Mitt Romney currently has a 49% to 45% edge over Barack Obama among middle-income voters, those whose annual household income is between $36,000 and $89,999. Romney has the same lead among upper-income voters, while Obama maintains a wide advantage among lower-income voters.
The results are based on Gallup Daily tracking of 2012 election preferences by demographic group, including more than 9,000 interviews with registered voters conducted between May 14 and June 3. During this period, Obama and Romney were tied at 46% among all registered voters.

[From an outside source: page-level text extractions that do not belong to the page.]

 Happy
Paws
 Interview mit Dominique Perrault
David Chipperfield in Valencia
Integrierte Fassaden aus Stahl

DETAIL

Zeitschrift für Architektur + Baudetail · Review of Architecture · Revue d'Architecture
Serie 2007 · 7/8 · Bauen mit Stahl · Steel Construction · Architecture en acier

Voting preferences by income group have been fairly well-established since Gallup began tracking the general election on April 11. Obama’s lead over Romney among low-income voters has ranged between 13 and 16 percentage points in each of the three-week rolling averages of the vote by demographic group that Gallup has reported since late April. Meanwhile, Romney’s edge among middle-income voters has been between four and seven points, and among upper-income voters, between four and six points.
Romney, the wealthy former head of Bain Capital, has slightly greater appeal to the highest-income voters in Gallup’s data, those making $180,000 or more in annual income. This group has shown a 53% to 42% preference for Romney since mid-April, compared with 50% to 45% for Romney among those earning between $90,000 and $179,999.
Again, this is good news for Mitt Romney and the Republican Party.
If Obama loses the middle income folks, he is not going to be re-elected.The fact is there is greater voter participation among middle income voters than lower income ones.
It appears that Obama’s appeal is based more upon race, than winning the economic argument of “sharing the wealth around.”
Obama’s large lead among low-income voters overall is due to two factors. First, as the prior table shows, lower-income nonwhites prefer Obama to Romney by a 68-point margin, compared with smaller 55-point and 52-point margins among middle- and upper-income nonwhites, respectively. At the same time, Romney has a smaller lead among lower-income white voters (10 points) than among middle- (19 points) or upper-income white voters (14 points).
Second, and perhaps more importantly, nonwhites fall disproportionately into the lower-income group. Nearly half of nonwhites, 49%, report annual household incomes of less than $36,000. And 38% of those in the lower-income group are nonwhite, compared with 22% of those in the middle-income group and 17% in the upper-income group.
But, most importantly, Mitt Romney is leading among middle income and independent voters, a key demographic.
Though Romney’s edge among middle-income voters is similar to his lead among upper-income voters, in certain subgroups of middle-income voters he performs especially well. That includes middle-income independent voters, who right now prefer Romney by an eight-point margin, 48% to 40%. Obama leads among lower-income independents, and the two are tied among upper-income independents.
All in all, a good poll for Mitt Romney early in the race.
No wonder the odds makers at InTrade.com have seen Obama crater in recent trading.